La guerre retourne l'adresse comme un gant. Sous l'Occupation, Paris-Soir bascule dans la collaboration ouverte — son plus fort tirage date de 1941 — pendant que, dans les ateliers mêmes, des typographes résistants impriment clandestinement Les Lettres françaises de Claude Morgan et Jean Paulhan. Un agent de l'Orchestre rouge, Emmanuel Mignon, y travaille sous couverture. Louis-Ferdinand Céline, lui, écrit pour Paris-Midi, l'autre titre logé dans l'immeuble, ouvertement collaborationniste.
À la Libération, les fantômes s'en vont, les drapeaux changent. En quelques semaines, le bâtiment accueille successivement Ce Soir d'Aragon et Jean-Richard Bloch, Libération d'Emmanuel d'Astier de la Vigerie et Front national. Puis L'Humanité s'y installe durablement : c'est là qu'en 1953 éclate la querelle autour du portrait de Staline par Picasso jugé irrévérencieux, et que la photo du défunt secrétaire général est affichée en grand sur la façade à sa mort.

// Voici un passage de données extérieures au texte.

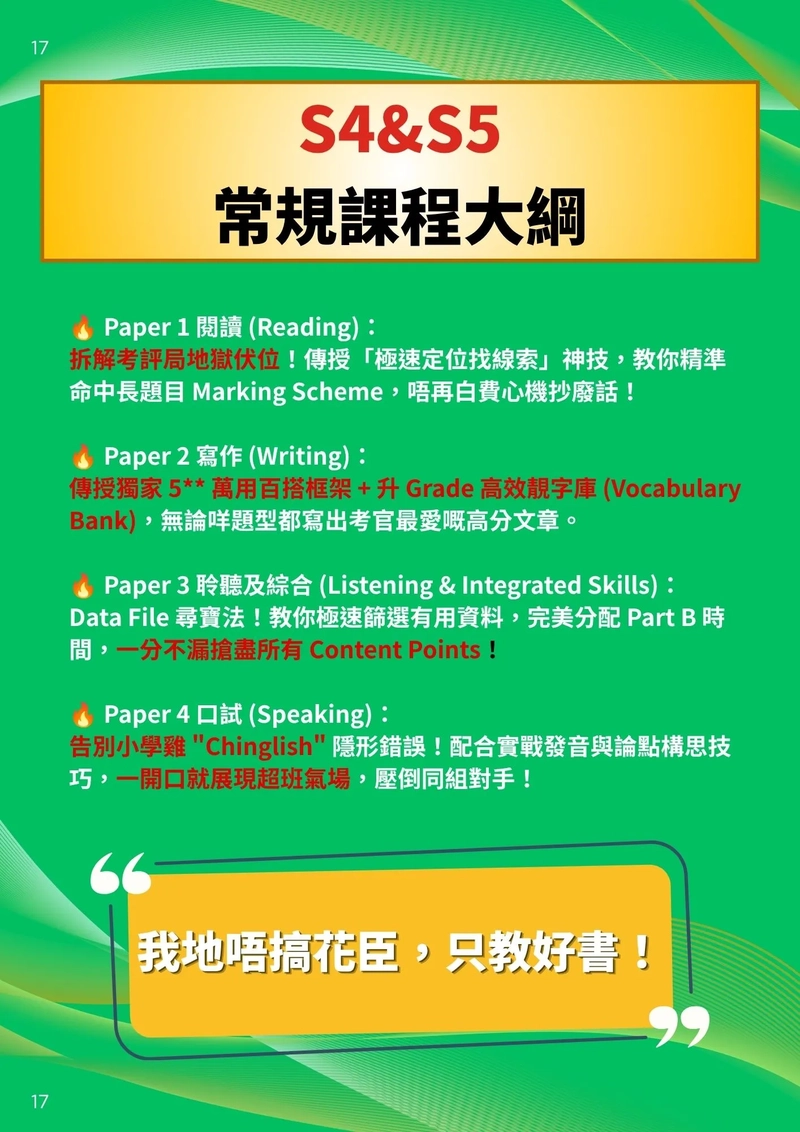 17

S4&S5
常規課程大綱

🔥 Paper 1 閱讀 (Reading)：
拆解考評局地獄伏位！傳授「極速定位找線索」神技，教你精準命中長題目 Marking Scheme，唔再白費心機抄廢話！

🔥 Paper 2 寫作 (Writing)：
傳授獨家 5** 萬用百搭框架 + 升 Grade 高效靚字庫 (Vocabulary Bank)，無論咩題型都寫出考官最愛嘅高分文章。

🔥 Paper 3 聆聽及綜合 (Listening & Integrated Skills)：
Data File 尋寶法！教你極速篩選有用資料，完美分配 Part B 時間，一分不漏搶盡所有 Content Points！

🔥 Paper 4 口試 (Speaking)：
告別小學雞 "Chinglish" 隱形錯誤！配合實戰發音與論點構思技巧，一開口就展現超班氣場，壓倒同組對手！

“
我地唔搞花臣，只教好書！
”

17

- 1924 Siège et imprimerie du journal Paris-Soir
- 1928 Siège du journal Paris-Midi (également logé dans l'immeuble)
- 1940 — 1944 Paris-Soir collaborationniste ; imprimerie clandestine des Lettres françaises
- 1944 Siège successif de Ce Soir, Libération et Front national à la Libération
- 1945 — 1955 Siège de L'Humanité et des Lettres françaises
L'immeuble du 37 rue du Louvre appartient aujourd'hui au patrimoine bâti ordinaire du quartier des Halles, sans marquage mémoriel visible lié à son passé de presse. Les rédactions ont depuis longtemps migré ; rien n'y rappelle au passant la galaxie de plumes et de résistants qui ont fréquenté ces ateliers.